DOCUMENT SEGMENT:
..........

As a parent with young children, we were living in a constant sleep-deprived state. In the middle of the night, I took a sip of water and clumsily smashed my glass down, waking up my partner—she was irritated, needless to say. This incident led me on a mental journey as I tried to get back to sleep. How could I create a quiet glass? There are myriad glasses for multiple purposes, but had anyone designed a glass for a bedside table, or simply to be quiet? How many people take water to bed? What materials could I use? Could it glow?
I started asking friends and family, and found that almost everyone took water to bed. Therefore, we decided to explore the concept and start making some proof of concept tests. After roughly twenty silicone castings, we found a form that worked well: it dampened the noise, increased the grip, so the glass wouldn’t slide off the table, and was lovely to hold. We sourced a glass that we drop-tested to destruction, to ensure that the product was as tough and long-lasting as possible—it survived a 1.5m drop on to solid concrete. We took the design to Kickstarter and it was successfully funded on the second day, a fantastic outcome. We then put the design into production as the inaugural LittleSolves product.
It’s been fascinating to see the response people have to the glass and to get their feedback. We’ve found that people are using it for more than just a bedside glass. Kids love it (we’re developing a specific range for them), and it’s reassuring for parents who worry about giving their young children a glass. Adults are using it for alcoholic drinks, as the silicone keeps your hand away from the cold glass. The glass is being used during Zoom video conferencing, where people are conscious of keeping noise levels down. One person is even using it in a big music studio, where just the slightest noise can ruin a take.
With the coronavirus pandemic, the future of humanity—how we live, work, travel and play—may need to be entirely re-evaluated. What are your thoughts on how this might affect the way in which we design and what we design?
The pandemic doesn’t change design, it’s just about understanding the new problem we have to solve. For the past one hundred years, product designers have in the main been designing products for consumers who purchase them on the high street. They can then browse and experience the products first hand, before deciding whether to buy. However, the current crisis has further cemented the role of online retail, whose sales have grown, over bricks-and-mortar shops, many of which have now closed.

..........

PROBLEMS TO WORK ON:
**a.** In the passage about the quiet glass, retype the words from "With the coronavirus" to "have now closed.".
**b.** According to the passage about the quiet glass, what drop did the glass survive in testing?
**c.** Carry on the passage about the quiet glass from its last sentence.

..........

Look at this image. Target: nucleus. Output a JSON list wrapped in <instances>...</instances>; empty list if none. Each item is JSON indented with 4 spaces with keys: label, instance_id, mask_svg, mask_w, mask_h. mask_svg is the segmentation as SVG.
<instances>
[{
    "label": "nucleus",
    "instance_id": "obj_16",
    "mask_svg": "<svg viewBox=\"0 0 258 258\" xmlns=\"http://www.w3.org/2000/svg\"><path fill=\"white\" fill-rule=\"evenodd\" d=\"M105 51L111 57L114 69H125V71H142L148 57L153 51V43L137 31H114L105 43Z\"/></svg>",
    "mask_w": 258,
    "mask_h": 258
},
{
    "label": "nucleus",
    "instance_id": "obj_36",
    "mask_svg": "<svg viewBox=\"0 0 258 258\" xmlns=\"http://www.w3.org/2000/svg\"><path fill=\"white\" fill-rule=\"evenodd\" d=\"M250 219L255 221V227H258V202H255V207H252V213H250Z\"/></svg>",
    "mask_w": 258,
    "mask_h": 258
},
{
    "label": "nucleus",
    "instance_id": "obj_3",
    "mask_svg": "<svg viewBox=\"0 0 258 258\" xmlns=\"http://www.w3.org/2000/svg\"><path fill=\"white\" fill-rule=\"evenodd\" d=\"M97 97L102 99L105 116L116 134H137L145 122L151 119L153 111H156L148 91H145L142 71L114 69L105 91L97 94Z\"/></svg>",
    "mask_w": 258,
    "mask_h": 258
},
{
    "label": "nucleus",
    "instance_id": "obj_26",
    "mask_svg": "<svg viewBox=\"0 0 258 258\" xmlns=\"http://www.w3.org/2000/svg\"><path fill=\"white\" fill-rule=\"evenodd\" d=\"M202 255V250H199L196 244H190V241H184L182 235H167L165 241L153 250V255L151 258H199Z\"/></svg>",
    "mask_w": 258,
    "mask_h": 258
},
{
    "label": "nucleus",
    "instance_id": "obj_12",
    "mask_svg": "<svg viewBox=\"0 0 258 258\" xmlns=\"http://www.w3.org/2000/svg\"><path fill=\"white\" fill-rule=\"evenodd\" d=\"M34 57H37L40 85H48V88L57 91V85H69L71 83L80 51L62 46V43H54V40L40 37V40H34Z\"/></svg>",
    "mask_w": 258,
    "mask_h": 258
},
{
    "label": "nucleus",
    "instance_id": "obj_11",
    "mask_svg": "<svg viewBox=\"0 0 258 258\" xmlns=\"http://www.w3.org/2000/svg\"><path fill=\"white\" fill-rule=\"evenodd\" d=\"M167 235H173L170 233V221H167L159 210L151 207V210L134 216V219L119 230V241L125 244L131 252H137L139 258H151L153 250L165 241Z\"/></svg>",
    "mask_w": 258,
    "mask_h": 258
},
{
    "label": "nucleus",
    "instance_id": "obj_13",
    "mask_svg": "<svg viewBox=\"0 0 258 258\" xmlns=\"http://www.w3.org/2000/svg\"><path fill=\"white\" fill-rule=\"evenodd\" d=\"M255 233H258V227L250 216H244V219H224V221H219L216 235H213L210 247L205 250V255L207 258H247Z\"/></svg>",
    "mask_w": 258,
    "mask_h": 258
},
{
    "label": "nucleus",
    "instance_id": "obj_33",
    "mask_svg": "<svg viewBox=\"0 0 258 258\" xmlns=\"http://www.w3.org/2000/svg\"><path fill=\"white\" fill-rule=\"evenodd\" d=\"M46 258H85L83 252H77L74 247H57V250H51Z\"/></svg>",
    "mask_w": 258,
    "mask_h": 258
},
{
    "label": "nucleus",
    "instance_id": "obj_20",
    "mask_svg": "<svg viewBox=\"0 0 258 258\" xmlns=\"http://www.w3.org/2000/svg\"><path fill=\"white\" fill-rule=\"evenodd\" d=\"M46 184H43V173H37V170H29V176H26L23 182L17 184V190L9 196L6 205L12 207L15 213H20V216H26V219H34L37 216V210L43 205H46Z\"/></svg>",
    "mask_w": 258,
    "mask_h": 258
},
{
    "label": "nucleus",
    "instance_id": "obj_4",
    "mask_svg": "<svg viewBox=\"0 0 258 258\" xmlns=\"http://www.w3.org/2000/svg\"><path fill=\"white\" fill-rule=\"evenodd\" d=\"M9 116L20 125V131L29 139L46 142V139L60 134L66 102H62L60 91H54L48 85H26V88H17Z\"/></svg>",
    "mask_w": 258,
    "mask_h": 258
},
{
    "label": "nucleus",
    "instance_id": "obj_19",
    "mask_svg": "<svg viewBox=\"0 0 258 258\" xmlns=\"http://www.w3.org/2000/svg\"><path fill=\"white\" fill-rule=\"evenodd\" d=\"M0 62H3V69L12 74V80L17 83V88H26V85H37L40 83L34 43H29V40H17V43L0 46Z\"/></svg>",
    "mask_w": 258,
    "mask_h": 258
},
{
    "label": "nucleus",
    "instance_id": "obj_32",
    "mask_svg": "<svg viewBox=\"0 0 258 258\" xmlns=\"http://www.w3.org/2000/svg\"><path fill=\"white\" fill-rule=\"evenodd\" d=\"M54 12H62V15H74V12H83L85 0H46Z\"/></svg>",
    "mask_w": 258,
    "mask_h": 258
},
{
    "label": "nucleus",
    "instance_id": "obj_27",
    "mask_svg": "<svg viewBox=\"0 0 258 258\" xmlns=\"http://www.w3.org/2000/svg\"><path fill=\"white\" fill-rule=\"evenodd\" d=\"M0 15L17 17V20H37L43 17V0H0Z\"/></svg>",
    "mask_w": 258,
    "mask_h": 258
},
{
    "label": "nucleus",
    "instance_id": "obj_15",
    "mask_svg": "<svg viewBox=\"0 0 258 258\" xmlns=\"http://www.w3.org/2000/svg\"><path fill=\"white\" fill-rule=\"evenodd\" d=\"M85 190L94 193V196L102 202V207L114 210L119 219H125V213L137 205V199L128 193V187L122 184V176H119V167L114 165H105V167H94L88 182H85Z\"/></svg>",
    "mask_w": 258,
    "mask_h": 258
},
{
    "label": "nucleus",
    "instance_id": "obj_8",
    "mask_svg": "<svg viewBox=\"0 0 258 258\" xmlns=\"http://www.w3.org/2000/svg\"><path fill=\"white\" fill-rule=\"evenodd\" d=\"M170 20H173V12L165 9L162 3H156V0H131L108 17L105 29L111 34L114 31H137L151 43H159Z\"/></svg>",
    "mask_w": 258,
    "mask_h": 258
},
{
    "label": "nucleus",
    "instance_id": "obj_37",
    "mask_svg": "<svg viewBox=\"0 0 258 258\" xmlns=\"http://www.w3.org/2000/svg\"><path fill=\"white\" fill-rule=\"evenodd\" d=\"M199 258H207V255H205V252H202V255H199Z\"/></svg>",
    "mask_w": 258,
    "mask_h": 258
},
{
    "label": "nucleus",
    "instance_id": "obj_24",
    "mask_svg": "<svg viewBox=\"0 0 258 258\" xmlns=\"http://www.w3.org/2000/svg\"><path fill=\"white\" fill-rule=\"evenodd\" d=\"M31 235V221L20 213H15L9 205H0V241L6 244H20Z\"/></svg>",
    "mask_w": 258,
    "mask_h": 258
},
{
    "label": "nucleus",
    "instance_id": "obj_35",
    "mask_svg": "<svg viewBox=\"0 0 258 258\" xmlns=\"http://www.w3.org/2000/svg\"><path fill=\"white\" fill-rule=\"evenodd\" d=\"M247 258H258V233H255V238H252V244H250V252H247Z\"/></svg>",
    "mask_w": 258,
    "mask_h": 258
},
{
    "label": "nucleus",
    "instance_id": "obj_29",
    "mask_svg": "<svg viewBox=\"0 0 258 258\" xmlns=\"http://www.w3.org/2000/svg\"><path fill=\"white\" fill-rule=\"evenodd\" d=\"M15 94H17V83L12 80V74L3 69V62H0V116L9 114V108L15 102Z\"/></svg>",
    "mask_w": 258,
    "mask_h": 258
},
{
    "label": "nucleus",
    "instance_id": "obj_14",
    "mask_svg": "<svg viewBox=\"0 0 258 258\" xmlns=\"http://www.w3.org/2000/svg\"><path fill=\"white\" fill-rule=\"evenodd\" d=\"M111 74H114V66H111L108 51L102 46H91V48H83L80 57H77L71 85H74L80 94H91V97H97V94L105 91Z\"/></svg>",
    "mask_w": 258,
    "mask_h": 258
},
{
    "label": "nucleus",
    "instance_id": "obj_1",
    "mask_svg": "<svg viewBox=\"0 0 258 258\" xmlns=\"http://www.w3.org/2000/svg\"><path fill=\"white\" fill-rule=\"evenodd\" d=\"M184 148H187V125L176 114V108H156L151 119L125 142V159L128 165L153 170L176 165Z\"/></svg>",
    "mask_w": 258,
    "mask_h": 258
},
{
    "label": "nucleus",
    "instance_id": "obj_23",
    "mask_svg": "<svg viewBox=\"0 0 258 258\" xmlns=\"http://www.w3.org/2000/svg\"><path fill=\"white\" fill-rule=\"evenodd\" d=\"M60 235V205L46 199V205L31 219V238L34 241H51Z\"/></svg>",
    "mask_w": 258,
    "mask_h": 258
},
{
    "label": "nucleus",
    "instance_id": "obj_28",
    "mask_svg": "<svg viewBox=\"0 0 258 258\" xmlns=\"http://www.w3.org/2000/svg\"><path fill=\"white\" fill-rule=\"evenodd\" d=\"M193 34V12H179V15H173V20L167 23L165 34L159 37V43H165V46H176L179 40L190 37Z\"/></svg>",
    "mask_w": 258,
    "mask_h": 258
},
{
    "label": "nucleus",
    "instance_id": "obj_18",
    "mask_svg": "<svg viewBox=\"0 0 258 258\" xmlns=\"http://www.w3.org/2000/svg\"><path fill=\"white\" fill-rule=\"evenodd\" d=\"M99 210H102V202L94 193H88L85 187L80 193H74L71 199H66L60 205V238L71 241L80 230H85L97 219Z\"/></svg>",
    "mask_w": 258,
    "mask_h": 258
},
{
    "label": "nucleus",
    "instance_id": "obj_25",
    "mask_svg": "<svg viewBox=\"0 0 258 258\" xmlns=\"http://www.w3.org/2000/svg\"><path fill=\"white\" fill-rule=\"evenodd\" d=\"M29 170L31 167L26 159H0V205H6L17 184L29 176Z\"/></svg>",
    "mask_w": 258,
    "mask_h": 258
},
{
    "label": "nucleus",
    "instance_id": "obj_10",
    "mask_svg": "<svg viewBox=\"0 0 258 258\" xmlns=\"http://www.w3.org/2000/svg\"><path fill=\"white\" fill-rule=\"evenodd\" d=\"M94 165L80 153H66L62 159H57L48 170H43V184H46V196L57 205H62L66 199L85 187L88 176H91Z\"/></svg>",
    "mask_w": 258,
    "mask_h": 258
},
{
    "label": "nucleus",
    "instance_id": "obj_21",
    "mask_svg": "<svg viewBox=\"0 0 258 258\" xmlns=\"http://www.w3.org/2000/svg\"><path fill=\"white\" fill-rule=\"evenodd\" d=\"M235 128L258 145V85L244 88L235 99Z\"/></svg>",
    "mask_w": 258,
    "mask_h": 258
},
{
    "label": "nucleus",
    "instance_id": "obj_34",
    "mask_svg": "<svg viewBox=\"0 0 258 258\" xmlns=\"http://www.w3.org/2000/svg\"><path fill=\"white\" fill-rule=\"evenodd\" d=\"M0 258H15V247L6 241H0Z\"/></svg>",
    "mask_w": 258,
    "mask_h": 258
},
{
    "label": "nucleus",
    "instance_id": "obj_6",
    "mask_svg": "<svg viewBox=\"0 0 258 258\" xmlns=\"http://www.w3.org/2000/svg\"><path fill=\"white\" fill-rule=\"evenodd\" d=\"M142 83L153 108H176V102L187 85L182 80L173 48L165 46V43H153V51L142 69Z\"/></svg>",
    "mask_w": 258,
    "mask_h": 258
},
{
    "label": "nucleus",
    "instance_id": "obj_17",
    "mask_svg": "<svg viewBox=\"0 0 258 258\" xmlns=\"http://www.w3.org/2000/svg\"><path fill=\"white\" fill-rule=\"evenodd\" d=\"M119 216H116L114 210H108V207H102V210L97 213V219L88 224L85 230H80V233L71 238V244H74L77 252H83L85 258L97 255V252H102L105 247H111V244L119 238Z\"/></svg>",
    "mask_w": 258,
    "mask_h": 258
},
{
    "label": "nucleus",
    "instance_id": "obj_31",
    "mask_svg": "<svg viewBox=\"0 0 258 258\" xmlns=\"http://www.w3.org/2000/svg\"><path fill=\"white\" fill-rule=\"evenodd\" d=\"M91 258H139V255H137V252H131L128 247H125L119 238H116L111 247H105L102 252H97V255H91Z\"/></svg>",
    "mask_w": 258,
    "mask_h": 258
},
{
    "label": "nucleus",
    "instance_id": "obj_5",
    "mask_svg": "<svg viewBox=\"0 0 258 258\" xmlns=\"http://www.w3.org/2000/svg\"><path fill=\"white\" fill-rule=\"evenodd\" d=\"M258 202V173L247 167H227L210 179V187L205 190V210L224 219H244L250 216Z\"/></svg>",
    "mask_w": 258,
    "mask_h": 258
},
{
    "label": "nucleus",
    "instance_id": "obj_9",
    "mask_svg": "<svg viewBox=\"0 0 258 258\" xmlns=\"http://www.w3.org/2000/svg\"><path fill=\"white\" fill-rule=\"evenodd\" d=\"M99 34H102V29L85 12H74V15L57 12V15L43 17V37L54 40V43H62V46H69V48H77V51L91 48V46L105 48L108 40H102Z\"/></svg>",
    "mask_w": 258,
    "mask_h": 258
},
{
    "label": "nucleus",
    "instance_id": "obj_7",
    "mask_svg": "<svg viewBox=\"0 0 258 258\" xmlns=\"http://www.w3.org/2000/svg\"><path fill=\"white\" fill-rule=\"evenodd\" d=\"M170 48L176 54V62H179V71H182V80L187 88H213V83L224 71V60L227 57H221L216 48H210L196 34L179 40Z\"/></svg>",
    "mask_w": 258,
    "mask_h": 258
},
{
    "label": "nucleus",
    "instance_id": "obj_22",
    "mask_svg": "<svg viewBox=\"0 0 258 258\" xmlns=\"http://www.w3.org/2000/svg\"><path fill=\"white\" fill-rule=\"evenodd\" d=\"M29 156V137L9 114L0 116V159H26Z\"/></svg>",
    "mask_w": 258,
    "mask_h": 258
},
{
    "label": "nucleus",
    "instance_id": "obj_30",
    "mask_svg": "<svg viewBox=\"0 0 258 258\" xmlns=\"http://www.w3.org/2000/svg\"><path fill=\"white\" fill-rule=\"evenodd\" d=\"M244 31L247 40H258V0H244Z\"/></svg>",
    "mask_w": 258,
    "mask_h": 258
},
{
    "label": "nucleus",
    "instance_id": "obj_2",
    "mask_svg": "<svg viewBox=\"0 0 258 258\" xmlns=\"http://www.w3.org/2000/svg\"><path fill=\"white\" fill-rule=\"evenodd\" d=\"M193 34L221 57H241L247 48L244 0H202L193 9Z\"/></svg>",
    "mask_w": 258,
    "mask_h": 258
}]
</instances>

..........

EXPECTED OUTPUTS:
**a.**
With the coronavirus pandemic, the future of humanity—how we live, work, travel and play—may need to be entirely re-evaluated. What are your thoughts on how this might affect the way in which we design and what we design?
The pandemic doesn’t change design, it’s just about understanding the new problem we have to solve. For the past one hundred years, product designers have in the main been designing products for consumers who purchase them on the high street. They can then browse and experience the products first hand, before deciding whether to buy. However, the current crisis has further cemented the role of online retail, whose sales have grown, over bricks-and-mortar shops, many of which have now closed.

**b.** A 1.5m drop on to solid concrete.

**c.**
Before the coronavirus pandemic, there has already been much discussion about the death of the high street. I think we will see more retail brands fail in the coming months. However, we had decided prior to this crisis that LittleSolves is first and foremost an online direct-to-consumer brand, before working with independent retailers. Anyone who has tried to work with the big retailers will know, with their various costs, that the numbers start to stack up against you. Of course they also need to survive, to pay staff and rent, but by selling online, I can make three to four times as much and have complete control over my business. There is a lot of negative press around a company such as Amazon, but for a fledgeling business—like LittleSolves—it enables us to have a small team. We can operate globally, without the need to do trade shows or deal with buyers from multiple retailers, all of which is very time-consuming. We can scale and work anywhere, giving us the freedom to create better products.
If, as a designer, you had the power to change the world, what one thing would you do?
I would make the arts a mandatory subject at school until the age of eighteen. More than anything else, the arts can teach us about what it means to be a human being. And, like anything else, it’s a skill we develop: how we express ourselves, collaborate, solves problems, associate and connect disparate things, invent things, understand the body, find a flow state, question and make sense of the world and our place in it, and make extraordinary things that help people happily lose themselves for a moment, et cetera.